[Opening Exercise data section]

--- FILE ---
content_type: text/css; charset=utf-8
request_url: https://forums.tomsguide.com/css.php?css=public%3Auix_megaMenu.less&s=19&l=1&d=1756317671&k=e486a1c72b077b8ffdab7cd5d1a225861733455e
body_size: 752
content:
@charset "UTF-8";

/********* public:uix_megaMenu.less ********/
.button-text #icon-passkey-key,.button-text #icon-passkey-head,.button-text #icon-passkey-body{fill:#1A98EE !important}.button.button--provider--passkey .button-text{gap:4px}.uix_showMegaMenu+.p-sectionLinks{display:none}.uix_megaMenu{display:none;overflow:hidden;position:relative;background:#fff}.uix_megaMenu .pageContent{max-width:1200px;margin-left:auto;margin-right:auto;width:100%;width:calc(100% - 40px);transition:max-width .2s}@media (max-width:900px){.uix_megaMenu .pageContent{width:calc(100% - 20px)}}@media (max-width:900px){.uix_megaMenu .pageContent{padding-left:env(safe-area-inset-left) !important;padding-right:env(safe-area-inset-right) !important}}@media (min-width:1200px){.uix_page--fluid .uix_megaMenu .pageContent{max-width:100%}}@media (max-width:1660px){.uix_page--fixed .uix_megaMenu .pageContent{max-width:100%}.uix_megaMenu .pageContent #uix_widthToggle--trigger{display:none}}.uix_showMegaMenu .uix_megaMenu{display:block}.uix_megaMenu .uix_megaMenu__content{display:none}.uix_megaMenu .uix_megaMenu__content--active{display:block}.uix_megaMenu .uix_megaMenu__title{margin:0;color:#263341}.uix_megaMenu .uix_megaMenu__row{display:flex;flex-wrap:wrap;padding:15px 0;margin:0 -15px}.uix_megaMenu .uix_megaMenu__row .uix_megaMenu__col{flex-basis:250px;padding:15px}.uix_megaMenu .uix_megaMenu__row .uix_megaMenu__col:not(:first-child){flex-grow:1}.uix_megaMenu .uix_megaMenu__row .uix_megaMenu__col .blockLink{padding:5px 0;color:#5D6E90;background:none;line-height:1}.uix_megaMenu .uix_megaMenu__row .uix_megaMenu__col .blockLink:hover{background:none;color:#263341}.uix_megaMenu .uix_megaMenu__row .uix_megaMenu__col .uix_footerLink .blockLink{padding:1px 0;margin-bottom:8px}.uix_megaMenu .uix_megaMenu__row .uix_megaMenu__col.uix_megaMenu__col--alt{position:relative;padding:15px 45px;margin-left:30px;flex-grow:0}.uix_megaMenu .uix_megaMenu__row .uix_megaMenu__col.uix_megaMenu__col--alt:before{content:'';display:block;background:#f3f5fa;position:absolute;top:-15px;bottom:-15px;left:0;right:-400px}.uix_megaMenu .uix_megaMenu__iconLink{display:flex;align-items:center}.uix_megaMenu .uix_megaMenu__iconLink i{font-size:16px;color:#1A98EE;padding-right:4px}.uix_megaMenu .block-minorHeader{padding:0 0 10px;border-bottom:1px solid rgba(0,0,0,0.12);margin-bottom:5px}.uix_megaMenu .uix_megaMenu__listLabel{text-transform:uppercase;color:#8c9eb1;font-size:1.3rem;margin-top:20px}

[Closing Exercise data section]

[Task directions] Print every record above exactly as it appears.

[Final answer]
--- FILE ---
content_type: text/css; charset=utf-8
request_url: https://forums.tomsguide.com/css.php?css=public%3Auix_megaMenu.less&s=19&l=1&d=1756317671&k=e486a1c72b077b8ffdab7cd5d1a225861733455e
body_size: 752
content:
@charset "UTF-8";

/********* public:uix_megaMenu.less ********/
.button-text #icon-passkey-key,.button-text #icon-passkey-head,.button-text #icon-passkey-body{fill:#1A98EE !important}.button.button--provider--passkey .button-text{gap:4px}.uix_showMegaMenu+.p-sectionLinks{display:none}.uix_megaMenu{display:none;overflow:hidden;position:relative;background:#fff}.uix_megaMenu .pageContent{max-width:1200px;margin-left:auto;margin-right:auto;width:100%;width:calc(100% - 40px);transition:max-width .2s}@media (max-width:900px){.uix_megaMenu .pageContent{width:calc(100% - 20px)}}@media (max-width:900px){.uix_megaMenu .pageContent{padding-left:env(safe-area-inset-left) !important;padding-right:env(safe-area-inset-right) !important}}@media (min-width:1200px){.uix_page--fluid .uix_megaMenu .pageContent{max-width:100%}}@media (max-width:1660px){.uix_page--fixed .uix_megaMenu .pageContent{max-width:100%}.uix_megaMenu .pageContent #uix_widthToggle--trigger{display:none}}.uix_showMegaMenu .uix_megaMenu{display:block}.uix_megaMenu .uix_megaMenu__content{display:none}.uix_megaMenu .uix_megaMenu__content--active{display:block}.uix_megaMenu .uix_megaMenu__title{margin:0;color:#263341}.uix_megaMenu .uix_megaMenu__row{display:flex;flex-wrap:wrap;padding:15px 0;margin:0 -15px}.uix_megaMenu .uix_megaMenu__row .uix_megaMenu__col{flex-basis:250px;padding:15px}.uix_megaMenu .uix_megaMenu__row .uix_megaMenu__col:not(:first-child){flex-grow:1}.uix_megaMenu .uix_megaMenu__row .uix_megaMenu__col .blockLink{padding:5px 0;color:#5D6E90;background:none;line-height:1}.uix_megaMenu .uix_megaMenu__row .uix_megaMenu__col .blockLink:hover{background:none;color:#263341}.uix_megaMenu .uix_megaMenu__row .uix_megaMenu__col .uix_footerLink .blockLink{padding:1px 0;margin-bottom:8px}.uix_megaMenu .uix_megaMenu__row .uix_megaMenu__col.uix_megaMenu__col--alt{position:relative;padding:15px 45px;margin-left:30px;flex-grow:0}.uix_megaMenu .uix_megaMenu__row .uix_megaMenu__col.uix_megaMenu__col--alt:before{content:'';display:block;background:#f3f5fa;position:absolute;top:-15px;bottom:-15px;left:0;right:-400px}.uix_megaMenu .uix_megaMenu__iconLink{display:flex;align-items:center}.uix_megaMenu .uix_megaMenu__iconLink i{font-size:16px;color:#1A98EE;padding-right:4px}.uix_megaMenu .block-minorHeader{padding:0 0 10px;border-bottom:1px solid rgba(0,0,0,0.12);margin-bottom:5px}.uix_megaMenu .uix_megaMenu__listLabel{text-transform:uppercase;color:#8c9eb1;font-size:1.3rem;margin-top:20px}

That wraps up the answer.